What is expected:
According to the warrant agreement excerpt, where must a copy of the Agreement be available for inspection?

Text:
========
Nothing in this Agreement expressed or implied and nothing that may be
inferred from any of the provisions hereof is intended, or shall be construed,
to confer upon, or give to, any person or corporation other than the Company,
the Warrant Agent, the Registered Holder of the Global Warrant Certificate and
the Warrantholders any right, remedy or claim under or by reason of this
Agreement or of any covenant, condition, stipulation, promise or agreement
hereof; and all covenants, conditions, stipulations, promises and agreements
contained in this Agreement shall be for the sole and exclusive benefit of the
Company, the Warrant Agent, and their respective successors, the Registered
Holder of the Global Warrant Certificate and of the Warrantholders.

	       SECTION 6.07.  Inspection of Agreement.  A copy of this
Agreement shall be available at all reasonable times at the Warrant Agent's
Office for inspection by the Warrantholders, Participants or any person
certified by any Participant to be an indirect participant of the Depository
or any person certified by any Participant to be a Warrantholder, in each
case, on behalf of whom such Participant holds Warrants.
========
Data lines:
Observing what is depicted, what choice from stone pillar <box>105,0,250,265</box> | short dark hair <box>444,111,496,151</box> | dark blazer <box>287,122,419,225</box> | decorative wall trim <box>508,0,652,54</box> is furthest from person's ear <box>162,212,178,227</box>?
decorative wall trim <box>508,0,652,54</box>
========
Task answer:
At the Warrant Agent's Office.